- Text to read
· · · ·
I was very interested to read a report that came out Tuesday in the online publication TechRepublic. That report relayed the results of a survey by RiskIQ, a San Francisco-based digital threat management solutions provider.
As Alison DeNisco Rayome noted in her article, entitled “Security nightmares: These 3 threats keep CISOs up at night,” “The barrage of cyberattacks that CISOs must diffuse on a daily basis show no signs of slowing: 89% of all information security leaders report concerns over the rise of digital threats their organizations are experiencing across web, social, and mobile channels, according to a new report from RiskIQ. According to the 1,691 US and UK CISOs surveyed for the report, the top threats keeping CISOs up at night are as follows: 1. Phishing and malware attacks on employees and customers 2. Brand impersonation, abuse, and reputational damage. 3. Information breaches.”
· · · ·
(Data excerpts)
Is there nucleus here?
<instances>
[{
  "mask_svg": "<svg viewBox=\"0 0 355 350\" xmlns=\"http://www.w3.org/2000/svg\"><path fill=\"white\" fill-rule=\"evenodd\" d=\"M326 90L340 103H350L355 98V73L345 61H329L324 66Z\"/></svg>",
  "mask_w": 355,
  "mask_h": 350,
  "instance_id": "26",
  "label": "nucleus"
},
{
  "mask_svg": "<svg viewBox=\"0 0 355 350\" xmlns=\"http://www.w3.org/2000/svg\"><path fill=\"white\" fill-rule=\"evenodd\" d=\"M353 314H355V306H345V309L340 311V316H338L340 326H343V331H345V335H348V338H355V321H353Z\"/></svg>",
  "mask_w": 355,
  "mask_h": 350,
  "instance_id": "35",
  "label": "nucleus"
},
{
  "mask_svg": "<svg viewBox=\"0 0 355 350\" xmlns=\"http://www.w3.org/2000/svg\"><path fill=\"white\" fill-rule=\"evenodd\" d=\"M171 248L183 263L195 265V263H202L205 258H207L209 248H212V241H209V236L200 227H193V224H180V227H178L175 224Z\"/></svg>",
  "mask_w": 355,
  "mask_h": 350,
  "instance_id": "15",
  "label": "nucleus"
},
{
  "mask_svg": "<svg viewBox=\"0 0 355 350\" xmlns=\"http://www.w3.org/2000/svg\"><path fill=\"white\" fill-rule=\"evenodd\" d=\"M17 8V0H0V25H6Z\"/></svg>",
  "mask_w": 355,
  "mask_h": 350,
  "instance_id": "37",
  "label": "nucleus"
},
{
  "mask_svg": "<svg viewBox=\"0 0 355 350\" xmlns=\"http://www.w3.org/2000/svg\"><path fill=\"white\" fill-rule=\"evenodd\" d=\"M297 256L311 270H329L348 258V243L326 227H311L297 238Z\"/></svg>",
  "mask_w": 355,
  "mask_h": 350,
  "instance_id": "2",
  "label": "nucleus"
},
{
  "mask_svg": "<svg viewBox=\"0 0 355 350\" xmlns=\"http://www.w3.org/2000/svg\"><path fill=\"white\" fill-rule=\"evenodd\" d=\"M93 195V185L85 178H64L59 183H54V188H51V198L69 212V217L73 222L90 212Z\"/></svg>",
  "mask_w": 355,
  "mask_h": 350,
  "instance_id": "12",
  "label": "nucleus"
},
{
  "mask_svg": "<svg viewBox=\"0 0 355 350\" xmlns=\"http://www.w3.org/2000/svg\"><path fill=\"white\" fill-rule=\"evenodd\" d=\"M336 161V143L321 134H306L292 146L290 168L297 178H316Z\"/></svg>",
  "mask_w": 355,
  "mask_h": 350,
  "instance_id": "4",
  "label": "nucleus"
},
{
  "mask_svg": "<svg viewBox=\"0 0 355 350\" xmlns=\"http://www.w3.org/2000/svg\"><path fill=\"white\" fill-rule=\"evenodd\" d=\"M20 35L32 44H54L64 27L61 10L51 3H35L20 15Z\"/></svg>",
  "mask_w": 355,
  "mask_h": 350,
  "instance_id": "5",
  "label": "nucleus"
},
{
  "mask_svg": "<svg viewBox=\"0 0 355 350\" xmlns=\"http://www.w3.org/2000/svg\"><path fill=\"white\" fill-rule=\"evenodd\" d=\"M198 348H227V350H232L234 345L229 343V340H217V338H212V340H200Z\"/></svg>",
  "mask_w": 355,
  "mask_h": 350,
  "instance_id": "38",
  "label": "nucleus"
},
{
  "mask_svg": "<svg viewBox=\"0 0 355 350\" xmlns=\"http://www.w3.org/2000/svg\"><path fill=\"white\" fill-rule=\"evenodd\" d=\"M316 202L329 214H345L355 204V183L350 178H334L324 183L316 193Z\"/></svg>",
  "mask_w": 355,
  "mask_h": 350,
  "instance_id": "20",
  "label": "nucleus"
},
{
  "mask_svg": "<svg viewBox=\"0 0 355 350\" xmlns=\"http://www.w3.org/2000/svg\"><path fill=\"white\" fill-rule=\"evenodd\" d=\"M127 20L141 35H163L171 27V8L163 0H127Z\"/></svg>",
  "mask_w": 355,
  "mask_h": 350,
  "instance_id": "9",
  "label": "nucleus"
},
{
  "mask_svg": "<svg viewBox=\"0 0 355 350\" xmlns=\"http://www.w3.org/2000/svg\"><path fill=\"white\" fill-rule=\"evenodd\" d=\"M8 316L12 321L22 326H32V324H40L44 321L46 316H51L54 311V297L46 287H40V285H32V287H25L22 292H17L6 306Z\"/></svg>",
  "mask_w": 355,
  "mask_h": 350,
· · · ·
- Exercise task A
Name each of the top threats keeping CISOs up at night, as listed in the article about the RiskIQ survey.
- Exercise task B
In the microscopy dataset rows, rewrite the stretch from the beginning of the rows through the line containing "161V143L321 134H306L292 146L290", changing "mask_w" to "mask_width" and leaving everything else as is. Return only that stretch.

- Written answer A
1. Phishing and malware attacks on employees and customers
2. Brand impersonation, abuse, and reputational damage
3. Information breaches

- Written answer B
Is there nucleus here?
<instances>
[{
  "mask_svg": "<svg viewBox=\"0 0 355 350\" xmlns=\"http://www.w3.org/2000/svg\"><path fill=\"white\" fill-rule=\"evenodd\" d=\"M326 90L340 103H350L355 98V73L345 61H329L324 66Z\"/></svg>",
  "mask_width": 355,
  "mask_h": 350,
  "instance_id": "26",
  "label": "nucleus"
},
{
  "mask_svg": "<svg viewBox=\"0 0 355 350\" xmlns=\"http://www.w3.org/2000/svg\"><path fill=\"white\" fill-rule=\"evenodd\" d=\"M353 314H355V306H345V309L340 311V316H338L340 326H343V331H345V335H348V338H355V321H353Z\"/></svg>",
  "mask_width": 355,
  "mask_h": 350,
  "instance_id": "35",
  "label": "nucleus"
},
{
  "mask_svg": "<svg viewBox=\"0 0 355 350\" xmlns=\"http://www.w3.org/2000/svg\"><path fill=\"white\" fill-rule=\"evenodd\" d=\"M171 248L183 263L195 265V263H202L205 258H207L209 248H212V241H209V236L200 227H193V224H180V227H178L175 224Z\"/></svg>",
  "mask_width": 355,
  "mask_h": 350,
  "instance_id": "15",
  "label": "nucleus"
},
{
  "mask_svg": "<svg viewBox=\"0 0 355 350\" xmlns=\"http://www.w3.org/2000/svg\"><path fill=\"white\" fill-rule=\"evenodd\" d=\"M17 8V0H0V25H6Z\"/></svg>",
  "mask_width": 355,
  "mask_h": 350,
  "instance_id": "37",
  "label": "nucleus"
},
{
  "mask_svg": "<svg viewBox=\"0 0 355 350\" xmlns=\"http://www.w3.org/2000/svg\"><path fill=\"white\" fill-rule=\"evenodd\" d=\"M297 256L311 270H329L348 258V243L326 227H311L297 238Z\"/></svg>",
  "mask_width": 355,
  "mask_h": 350,
  "instance_id": "2",
  "label": "nucleus"
},
{
  "mask_svg": "<svg viewBox=\"0 0 355 350\" xmlns=\"http://www.w3.org/2000/svg\"><path fill=\"white\" fill-rule=\"evenodd\" d=\"M93 195V185L85 178H64L59 183H54V188H51V198L69 212V217L73 222L90 212Z\"/></svg>",
  "mask_width": 355,
  "mask_h": 350,
  "instance_id": "12",
  "label": "nucleus"
},
{
  "mask_svg": "<svg viewBox=\"0 0 355 350\" xmlns=\"http://www.w3.org/2000/svg\"><path fill=\"white\" fill-rule=\"evenodd\" d=\"M336 161V143L321 134H306L292 146L290 168L297 178H316Z\"/></svg>",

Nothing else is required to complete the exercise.